> [Required work]
Leaving out every picture, please repeat exactly the line that contains "Balo Adidas Premium" and each line after it through the final line below.

======== Available data ========

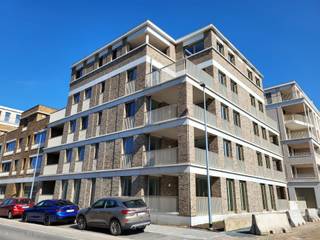 Appartement à louer à Puurs-Sint-Amands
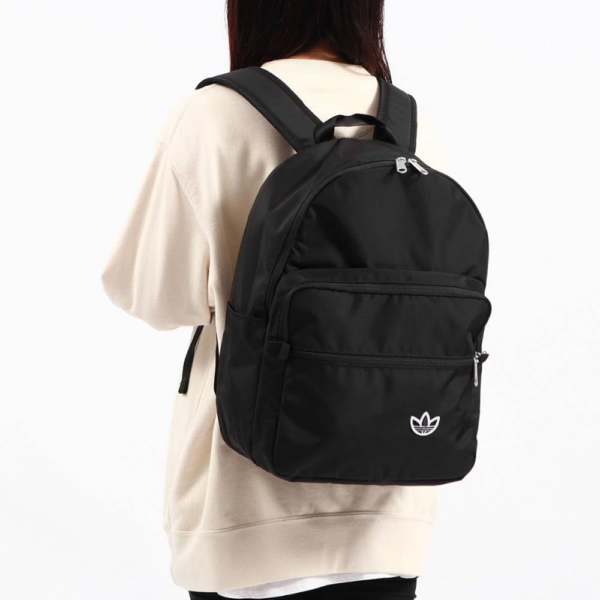 Balo Adidas Premium Essentials 'Black' IJ5006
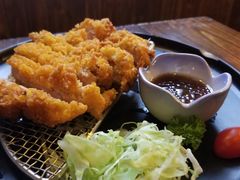 -小条食堂(三坊七巷店)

========

> [Solution]
 Balo Adidas Premium Essentials 'Black' IJ5006
 -小条食堂(三坊七巷店)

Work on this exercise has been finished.